Removal of the option to use a risk based approach to determine whose identity to verify

• Where the number of partners, principals, members, directors or other persons exercising control over management of the customer is high, RFIs can no longer use a risk based approach to determine whose identity to verify (Chapter 4, section 4.134). 

Deletion of requirement to verify natural persons who are associated with a higher risk person/business

• Where any natural person associated with the customer is assessed as higher risk, or where a business relationship is assessed as higher risk for any reason, signatories, partners and other natural persons exercising control over management of the corporate no longer need to be verified (Chapter 4, section 4.135).

Notification of material changes no longer needed (Chapter 4, section 4.136)

• An RFI no longer needs to request for customers to notify it of any material changes or maintain current information regarding:

a)    Persons who are partners, principals, members, directors, beneficial owners or other persons exercising control over management of the customer;

b)    Powers or authorities assigned to such persons; and

c)     Other changes to the control and ownership structures of the customer

8.      Due diligence on service providers

Addition of requirements for Due diligence on service providers (Chapter 5, section 5.160)

• At a minimum, RFIs carrying out due diligence with respect to a service provider should consider the following:
  • Whether the service provider can maintain the confidentiality of RFI and client information

Removal of Enhanced Due Diligence (EDD) requirement for service providers (Chapter 5, section 5.161)

• RFIs are no longer required to conduct enhanced due diligence to evaluate the service provider’s ability to maintain the confidentiality of RFI and client information.

9.      Regulatory and supervisory responsibilities in Bermuda

Additional information added re: The Bermuda Police Service, The Financial Intelligence Agency and Barristers and Accountants AML/ATF Board  (Annex V., V.2, V.3 & V.8)

Bermuda Police Service (BPS)

Bermuda’s law enforcement body responsible for detection, investigation and public education to promote public safety and crime prevention for all criminal activity in Bermuda, which includes Money Laundering (ML), acts of terrorism and Terrorist Financing (TF).

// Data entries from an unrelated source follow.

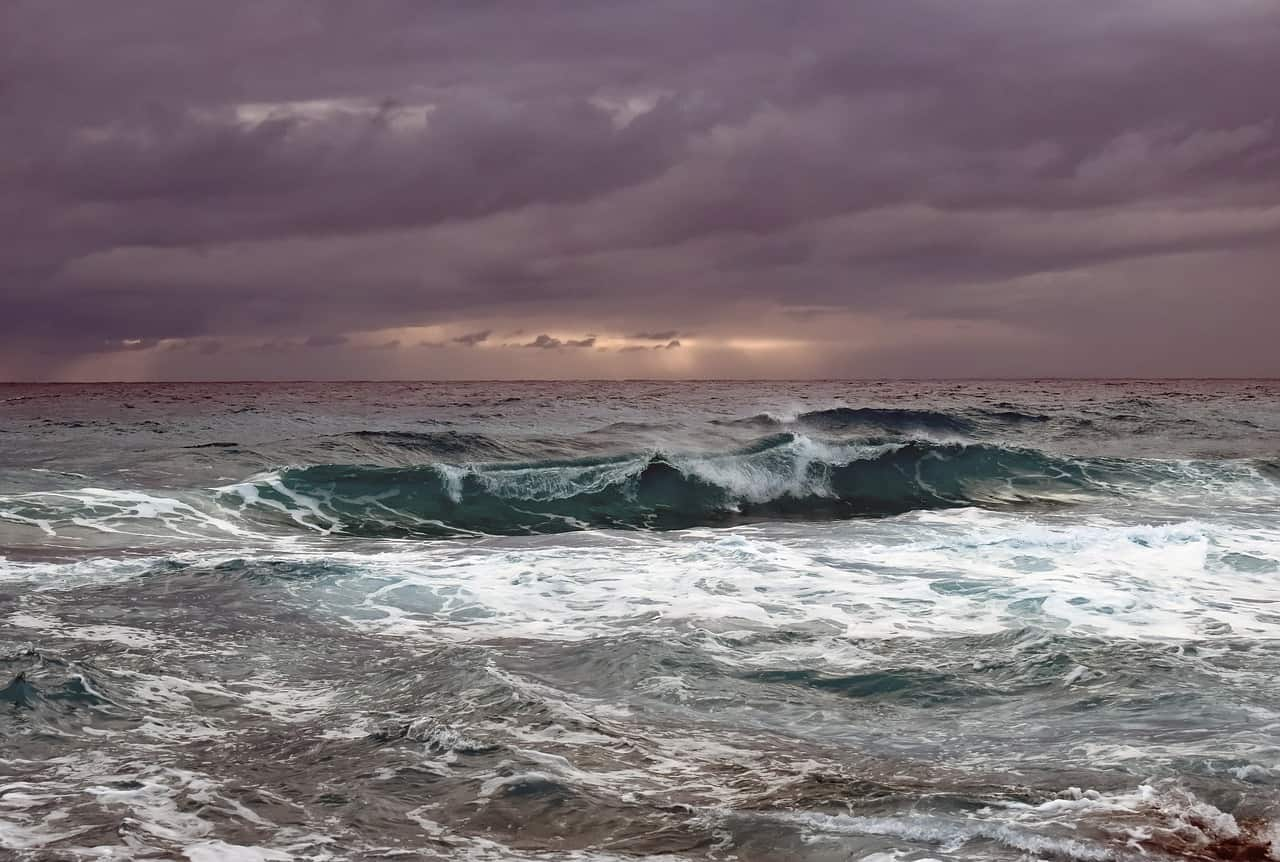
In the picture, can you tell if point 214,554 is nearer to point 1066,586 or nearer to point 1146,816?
point 1066,586

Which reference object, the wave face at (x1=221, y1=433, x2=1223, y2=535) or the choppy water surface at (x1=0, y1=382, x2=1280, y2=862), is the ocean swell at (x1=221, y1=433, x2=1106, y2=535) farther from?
the choppy water surface at (x1=0, y1=382, x2=1280, y2=862)

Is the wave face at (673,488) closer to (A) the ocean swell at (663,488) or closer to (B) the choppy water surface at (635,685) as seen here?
(A) the ocean swell at (663,488)

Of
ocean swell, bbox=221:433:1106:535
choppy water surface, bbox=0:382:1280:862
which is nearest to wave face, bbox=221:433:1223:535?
ocean swell, bbox=221:433:1106:535

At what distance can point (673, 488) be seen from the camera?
2381 centimetres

Financial Intelligence Agency (FIA)

Bermuda’s FIA is the recipient of financial information from various sources, most notably Suspicious Activity Reports (SARs), which allows them to analyse and develop financial intelligence to support law enforcement, supervisors, foreign FIA counterparts, as well as industry to effectively carry out their various functions.

Barristers and Accountants AML/ATF Board

Bermuda’s supervisory authority for relevant persons that are regulated professional firms of barristers or accountants who carry out ‘specified activities’ as defined in section 49(5) of POCA.